__Information provided__.
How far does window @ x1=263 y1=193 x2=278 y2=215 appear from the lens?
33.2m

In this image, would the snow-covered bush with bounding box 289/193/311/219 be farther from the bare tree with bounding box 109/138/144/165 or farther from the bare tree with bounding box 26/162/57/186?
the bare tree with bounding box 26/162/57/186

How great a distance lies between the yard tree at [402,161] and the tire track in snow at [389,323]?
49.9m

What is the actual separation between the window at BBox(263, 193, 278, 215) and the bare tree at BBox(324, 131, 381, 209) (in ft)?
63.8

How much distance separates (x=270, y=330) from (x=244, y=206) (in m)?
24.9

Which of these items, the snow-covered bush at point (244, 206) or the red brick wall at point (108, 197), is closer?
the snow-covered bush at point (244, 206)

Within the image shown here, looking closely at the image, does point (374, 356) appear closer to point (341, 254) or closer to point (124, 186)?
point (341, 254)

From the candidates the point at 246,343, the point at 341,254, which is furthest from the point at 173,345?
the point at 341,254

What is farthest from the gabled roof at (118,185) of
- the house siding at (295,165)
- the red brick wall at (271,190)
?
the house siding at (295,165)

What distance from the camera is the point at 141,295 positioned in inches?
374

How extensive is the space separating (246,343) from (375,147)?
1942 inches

__What is being asked__. Could you rewrite everything from the line containing "What is farthest" down to the end of the data, with "gabled roof" changed to "pitched roof" and all else left as it is?

__Answer for the task__.
What is farthest from the pitched roof at (118,185) of
- the house siding at (295,165)
- the red brick wall at (271,190)
?
the house siding at (295,165)

What distance from the camera is the point at 141,295 positioned in inches?
374

How extensive is the space separating (246,343) from (375,147)?
1942 inches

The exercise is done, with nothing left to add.